What the exercise asks -
Please explain, using the co-working article, why Lyon Aung and his partners came up with the idea of individual pods rentable by the hour.

Text for analysis -
◆ ◆ ◆ ◆ ◆

Co-Working Spaces Are Back. And There Are Many, Many Options.

Bea Arthur, a mental health counselor, joined The Wing four years ago and recently returned. “I’m a tough girl, I was like ‘nuh uh,’ all the pink,” Ms. Arthur said of her initial hesitation to become a member. “But they nailed the vibe. There’s a lot of diversity. I’m very glad it’s back.” Her biggest surprise upon return? More men working there.

The Wing is dedicated to an “expanded culture code,” Ms. Kasan said.

Plenty of New Yorkers would rather not be bothered with workplace culture at all. “There’s no better gift than being left alone,” said Matt Gallagher, a writer. Labyrinthe, in Williamsburg, has people like Mr. Gallagher in mind. The founder, Lyon Aung, and his partners, all recent college graduates with start-up aspirations, found that trying to work together in cafes was not sustainable. They also “didn’t vibe well,” Mr. Aung said, with more commercial co-working spaces like WeWork. The trio came up with the idea of individual pods, unlocked and rentable by the hour through users’ smartphones.

Mr. Gallagher discovered Labyrinthe last fall, when he had reached his wit’s end working at home with two children and a spouse teaching elementary school remotely. “Having a pseudo office to go to at hours of my choosing has been fantastic for my work-life balance,” he said after a morning shift in the pod, followed by lunch and family time. “I need the space to exit the real world, just disappear into my head and disappear into whatever’s happening between me and the Word document.”

◆ ◆ ◆ ◆ ◆

Data -
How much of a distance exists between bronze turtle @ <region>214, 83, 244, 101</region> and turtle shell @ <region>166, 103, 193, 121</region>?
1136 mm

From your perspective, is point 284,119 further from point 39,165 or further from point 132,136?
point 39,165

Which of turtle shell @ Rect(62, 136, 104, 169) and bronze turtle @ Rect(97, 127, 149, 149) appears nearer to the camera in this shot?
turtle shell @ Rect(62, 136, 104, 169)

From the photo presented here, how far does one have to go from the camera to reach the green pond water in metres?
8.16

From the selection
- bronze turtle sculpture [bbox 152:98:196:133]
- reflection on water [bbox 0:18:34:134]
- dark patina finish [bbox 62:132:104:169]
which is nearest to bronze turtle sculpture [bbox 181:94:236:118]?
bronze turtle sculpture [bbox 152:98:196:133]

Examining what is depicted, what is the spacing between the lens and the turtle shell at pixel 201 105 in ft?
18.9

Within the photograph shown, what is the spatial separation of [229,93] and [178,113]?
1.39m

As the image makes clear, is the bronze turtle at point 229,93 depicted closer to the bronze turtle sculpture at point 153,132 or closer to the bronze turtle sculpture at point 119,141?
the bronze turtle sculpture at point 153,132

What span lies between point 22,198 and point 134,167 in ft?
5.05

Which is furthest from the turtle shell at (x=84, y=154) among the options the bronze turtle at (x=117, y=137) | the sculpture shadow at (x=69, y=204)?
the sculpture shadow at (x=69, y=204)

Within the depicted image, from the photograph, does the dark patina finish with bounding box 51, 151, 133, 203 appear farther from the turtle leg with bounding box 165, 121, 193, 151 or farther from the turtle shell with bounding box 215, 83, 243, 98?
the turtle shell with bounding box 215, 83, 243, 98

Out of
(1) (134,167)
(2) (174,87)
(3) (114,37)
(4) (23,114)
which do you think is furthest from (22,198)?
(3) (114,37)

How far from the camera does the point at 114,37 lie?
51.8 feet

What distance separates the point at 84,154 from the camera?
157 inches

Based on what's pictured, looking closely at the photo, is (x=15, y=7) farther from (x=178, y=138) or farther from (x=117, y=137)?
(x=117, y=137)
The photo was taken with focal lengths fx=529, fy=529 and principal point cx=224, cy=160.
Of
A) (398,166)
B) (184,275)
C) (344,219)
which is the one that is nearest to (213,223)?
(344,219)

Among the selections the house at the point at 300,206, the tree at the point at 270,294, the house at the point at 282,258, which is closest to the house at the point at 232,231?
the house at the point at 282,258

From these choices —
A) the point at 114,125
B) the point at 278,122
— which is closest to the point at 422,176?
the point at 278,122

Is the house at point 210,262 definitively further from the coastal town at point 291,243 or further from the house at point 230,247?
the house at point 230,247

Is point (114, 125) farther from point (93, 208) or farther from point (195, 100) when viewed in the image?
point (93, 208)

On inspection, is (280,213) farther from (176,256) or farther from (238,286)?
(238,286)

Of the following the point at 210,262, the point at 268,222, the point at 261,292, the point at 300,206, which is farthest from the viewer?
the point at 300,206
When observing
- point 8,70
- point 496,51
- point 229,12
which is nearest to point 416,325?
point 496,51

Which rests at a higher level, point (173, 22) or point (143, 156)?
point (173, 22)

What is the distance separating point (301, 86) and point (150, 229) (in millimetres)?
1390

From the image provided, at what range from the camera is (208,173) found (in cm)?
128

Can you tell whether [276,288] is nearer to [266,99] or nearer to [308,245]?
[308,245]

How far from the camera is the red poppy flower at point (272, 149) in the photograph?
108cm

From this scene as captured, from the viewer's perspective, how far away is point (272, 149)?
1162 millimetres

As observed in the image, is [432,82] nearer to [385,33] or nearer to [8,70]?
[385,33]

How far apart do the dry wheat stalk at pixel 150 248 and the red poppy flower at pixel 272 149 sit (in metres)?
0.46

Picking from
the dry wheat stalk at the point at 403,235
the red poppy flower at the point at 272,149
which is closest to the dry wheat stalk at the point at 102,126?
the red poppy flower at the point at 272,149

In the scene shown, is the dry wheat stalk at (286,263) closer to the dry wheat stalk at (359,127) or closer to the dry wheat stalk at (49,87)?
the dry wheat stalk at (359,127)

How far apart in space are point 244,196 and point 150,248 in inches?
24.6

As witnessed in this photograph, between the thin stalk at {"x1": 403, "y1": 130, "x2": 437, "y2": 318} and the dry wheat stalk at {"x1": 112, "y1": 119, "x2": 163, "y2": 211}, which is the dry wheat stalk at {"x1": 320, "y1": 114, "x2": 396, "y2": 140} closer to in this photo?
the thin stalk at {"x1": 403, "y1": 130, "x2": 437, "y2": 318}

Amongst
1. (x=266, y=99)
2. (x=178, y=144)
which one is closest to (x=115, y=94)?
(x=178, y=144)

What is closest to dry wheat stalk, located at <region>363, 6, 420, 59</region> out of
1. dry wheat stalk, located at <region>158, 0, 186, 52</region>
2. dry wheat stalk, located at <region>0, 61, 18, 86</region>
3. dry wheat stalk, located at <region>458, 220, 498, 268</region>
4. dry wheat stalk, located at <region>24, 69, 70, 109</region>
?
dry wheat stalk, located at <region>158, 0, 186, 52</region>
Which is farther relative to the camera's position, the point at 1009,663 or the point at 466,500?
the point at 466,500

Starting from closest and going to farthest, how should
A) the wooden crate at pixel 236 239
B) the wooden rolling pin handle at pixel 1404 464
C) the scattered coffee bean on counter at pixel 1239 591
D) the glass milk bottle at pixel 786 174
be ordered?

◆ ◆ ◆ ◆ ◆

Exercise output -
They found that trying to work together in cafes was not sustainable. They also "didn't vibe well" with more commercial co-working spaces like WeWork, so they came up with individual pods, unlocked and rented by the hour through users' smartphones.